The appreciation of white skin as an aesthetic canon has very deep roots in Japan and dates back to about 1300 years ago, during the period between the Asuka (538 - 710 AD) and Nara (710 - 794 AD) eras when, at the same time to the massive import from China of Buddhist religious practices and technical knowledge in various fields, customs related to the aesthetics and fashion of the time began to appear on the shores of the Japan archipelago. Among these, the white color of the leather as a sign of elegance and value. The application of a whitish powder called oshiroi (literally "white powder") obtained from the crushing of rice or shells of shells practiced up to that moment in Japan, was gradually replaced by the much more effective technique introduced by the continent which consisted in the whitening of the skin by smearing a lead-based substance on it.
Thanks also to the admiration with which the aristocracy in Japan looked at the refinement of the sophisticated Chinese civilization of the time, the practice of whitening the skin with a state of lead-based oshiroi soon became a widespread fashion among the nobles of the Japanese court. . Not only women, but also men of the nobility used to apply a base of oshiroi to the face. Being an extremely expensive and precious cosmetic, the concept of aesthetic beauty was accompanied by the symbol of one's status in society at the same time. And so, from the spasmodic desire for beauty and elegance pursued by the refined court aristocracy, the aesthetic cult for a pale white complexion, of an absolute whiteness and free of imperfections, was consolidated in Japan.
Over the centuries, the custom of painting the face and neck with a layer of milky white oshiroi has given way to the much more sustainable concept of a skin tending to white in a "natural" way.
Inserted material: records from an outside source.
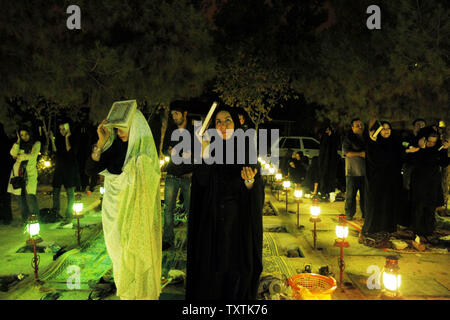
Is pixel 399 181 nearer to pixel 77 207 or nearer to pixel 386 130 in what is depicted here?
pixel 386 130

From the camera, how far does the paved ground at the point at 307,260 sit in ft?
12.6

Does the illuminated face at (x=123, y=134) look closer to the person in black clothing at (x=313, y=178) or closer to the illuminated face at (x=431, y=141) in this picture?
the illuminated face at (x=431, y=141)

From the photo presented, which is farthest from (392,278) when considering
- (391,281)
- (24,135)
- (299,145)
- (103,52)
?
(299,145)

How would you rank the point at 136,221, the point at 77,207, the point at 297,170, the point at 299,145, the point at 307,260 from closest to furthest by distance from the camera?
the point at 136,221 → the point at 307,260 → the point at 77,207 → the point at 297,170 → the point at 299,145

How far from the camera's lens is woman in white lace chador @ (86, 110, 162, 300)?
315cm

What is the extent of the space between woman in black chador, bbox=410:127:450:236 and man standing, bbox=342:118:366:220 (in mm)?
1163

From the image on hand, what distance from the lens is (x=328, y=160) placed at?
919 centimetres

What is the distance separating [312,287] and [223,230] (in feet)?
3.81

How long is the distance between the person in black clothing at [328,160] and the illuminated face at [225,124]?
671 centimetres

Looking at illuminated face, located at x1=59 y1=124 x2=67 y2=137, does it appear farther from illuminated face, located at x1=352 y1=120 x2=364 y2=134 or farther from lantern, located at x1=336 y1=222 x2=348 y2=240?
illuminated face, located at x1=352 y1=120 x2=364 y2=134

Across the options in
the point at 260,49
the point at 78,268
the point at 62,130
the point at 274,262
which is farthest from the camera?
the point at 260,49

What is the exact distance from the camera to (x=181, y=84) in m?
10.6

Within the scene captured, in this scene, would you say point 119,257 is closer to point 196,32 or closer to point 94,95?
point 94,95

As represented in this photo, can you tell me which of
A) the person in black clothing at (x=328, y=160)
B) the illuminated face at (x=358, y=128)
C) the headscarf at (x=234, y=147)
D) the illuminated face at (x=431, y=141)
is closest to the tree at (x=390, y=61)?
the person in black clothing at (x=328, y=160)
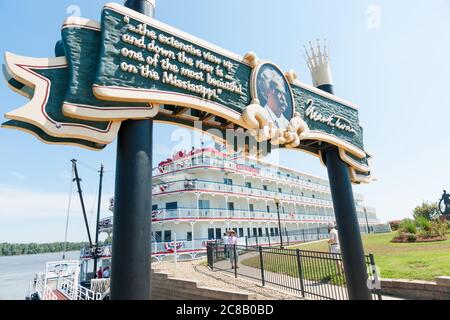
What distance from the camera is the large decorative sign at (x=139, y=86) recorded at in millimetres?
3148

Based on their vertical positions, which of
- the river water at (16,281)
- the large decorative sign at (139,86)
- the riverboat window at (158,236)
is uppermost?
the large decorative sign at (139,86)

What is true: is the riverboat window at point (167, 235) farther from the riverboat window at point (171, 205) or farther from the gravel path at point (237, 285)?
the gravel path at point (237, 285)

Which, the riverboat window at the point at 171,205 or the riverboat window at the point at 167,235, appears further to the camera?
the riverboat window at the point at 171,205

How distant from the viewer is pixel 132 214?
328 cm

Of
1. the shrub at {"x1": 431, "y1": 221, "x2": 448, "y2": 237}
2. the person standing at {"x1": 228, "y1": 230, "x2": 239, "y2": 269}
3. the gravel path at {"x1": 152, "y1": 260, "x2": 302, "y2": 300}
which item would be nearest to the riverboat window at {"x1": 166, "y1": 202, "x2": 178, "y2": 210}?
the person standing at {"x1": 228, "y1": 230, "x2": 239, "y2": 269}

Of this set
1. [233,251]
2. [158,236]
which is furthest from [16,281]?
[233,251]

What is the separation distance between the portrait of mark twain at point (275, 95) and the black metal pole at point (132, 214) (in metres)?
2.36

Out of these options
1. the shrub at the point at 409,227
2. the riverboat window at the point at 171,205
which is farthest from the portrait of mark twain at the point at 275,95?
the riverboat window at the point at 171,205

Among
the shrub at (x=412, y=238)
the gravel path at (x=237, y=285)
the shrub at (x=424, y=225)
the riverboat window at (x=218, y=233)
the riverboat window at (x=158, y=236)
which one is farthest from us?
the riverboat window at (x=218, y=233)

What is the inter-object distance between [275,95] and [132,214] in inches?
139

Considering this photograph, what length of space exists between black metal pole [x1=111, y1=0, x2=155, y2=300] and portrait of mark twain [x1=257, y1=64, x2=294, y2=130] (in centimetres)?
236
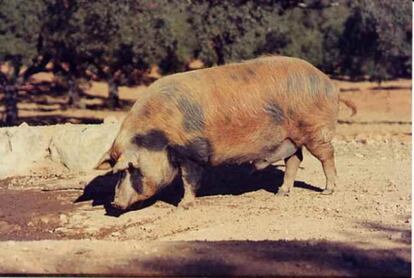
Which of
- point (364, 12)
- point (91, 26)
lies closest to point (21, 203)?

Even if Japanese women no longer paint their faces, the value and quality of a white skin remains implicit in historical memory, an aesthetic canon handed down to the present day and of which all the shopping centers in Japan are unequivocal proof, for their offer in terms of cosmetics that enhances the whiteness of the skin as the value to aspire to.
After the World War, however, there was a reversal of the trend. The same Shiseido, giant of the Japanese cosmetics industry, launched in 1966 the promotional campaign for a summer line of cosmetics focused on the concept of the enjoyment of summer, whose slogan read "Let us love the Sun", and depicted (Japanese) models from golden skin in the rays of the sun. In those years it was customary for girls who could not get a natural tan on the beach to use foundation with warm bronze colors. But it was a fashion incompatible with tradition, and destined to soon evaporate from the collective imagination.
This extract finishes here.